Por falhas humanas, o reator não resfriou e acabou superaquecendo, sem sucesso no controle do calor, às 01:23 da madrugada do dia 26, veio a primeira explosão. No prédio, 176 funcionários atônitos assistem a um lindo e desesperador efeito de luzes que acompanhava a explosão.
A explosão expôs o núcleo do reator liberando urânio e grafite altamente radioativos na atmosfera. A fumaça se expandia chegando a cidades vizinhas. Os bombeiros chegaram no local totalmente despreparados. Dois morreram na hora e 28 no mês seguinte em decorrência da radiação.
Mil e duzentas toneladas de magma ardiam a mais de 3.000 graus célsius.

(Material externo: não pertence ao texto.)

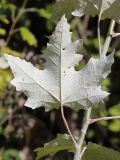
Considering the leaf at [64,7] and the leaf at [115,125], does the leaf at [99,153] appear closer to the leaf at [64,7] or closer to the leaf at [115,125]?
the leaf at [64,7]

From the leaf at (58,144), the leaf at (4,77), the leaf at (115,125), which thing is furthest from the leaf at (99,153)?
the leaf at (115,125)

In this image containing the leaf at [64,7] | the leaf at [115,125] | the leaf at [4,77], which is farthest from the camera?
the leaf at [115,125]

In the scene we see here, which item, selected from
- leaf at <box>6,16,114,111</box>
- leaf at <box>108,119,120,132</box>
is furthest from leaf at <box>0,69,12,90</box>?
leaf at <box>6,16,114,111</box>

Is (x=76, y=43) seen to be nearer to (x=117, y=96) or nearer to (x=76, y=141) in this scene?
(x=76, y=141)

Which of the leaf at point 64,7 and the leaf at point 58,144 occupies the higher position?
the leaf at point 64,7

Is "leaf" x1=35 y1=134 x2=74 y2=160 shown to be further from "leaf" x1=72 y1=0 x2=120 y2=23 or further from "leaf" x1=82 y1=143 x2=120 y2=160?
"leaf" x1=72 y1=0 x2=120 y2=23

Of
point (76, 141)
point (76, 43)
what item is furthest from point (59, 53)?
point (76, 141)
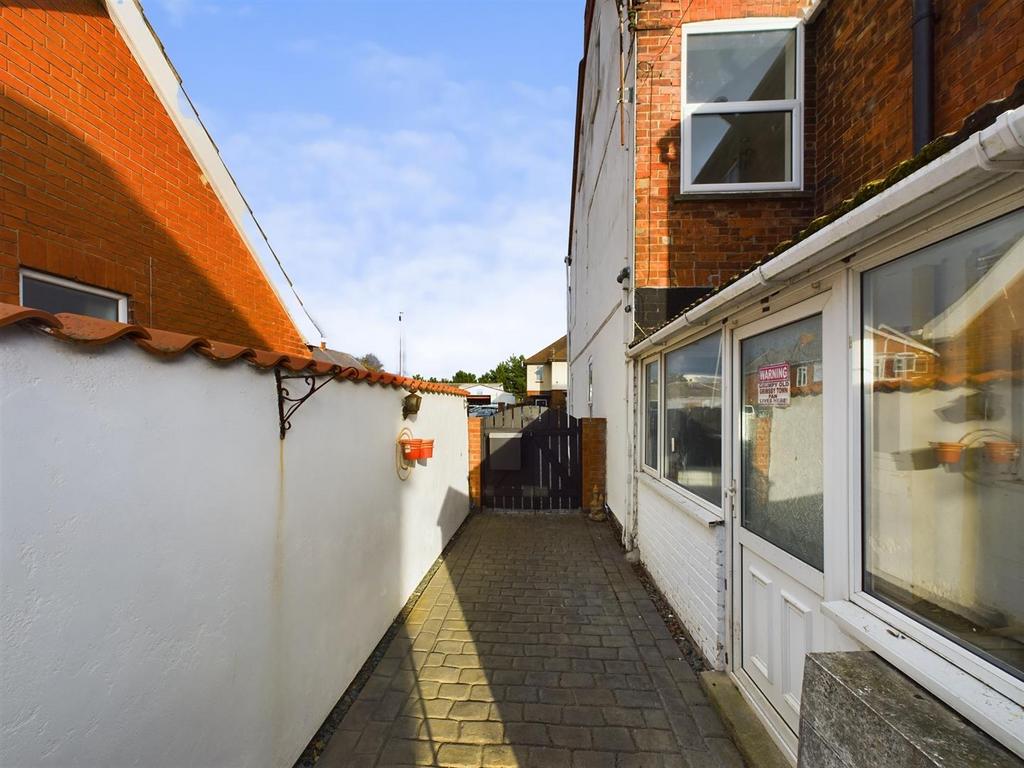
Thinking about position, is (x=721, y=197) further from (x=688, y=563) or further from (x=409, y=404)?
(x=409, y=404)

O calor só aumentava, a poeira e a fumaça radioativa se alastravam rapidamente. O risco de uma nova explosão era iminente. Em Pripyat, cidade ao lado, os níveis de radiação já estavam 15 mil vezes acima do normal.
Mikhail Gorbachev, líder da URSS à época, mais tarde viria dizer que havia sido informado de que tinha ocorrido um incidente, que estava tudo sob controle e inclusive que o reator 4 poderia voltar a funcionar em 1 ou 2 meses. Como veremos, mentiras não faltarão nesta história.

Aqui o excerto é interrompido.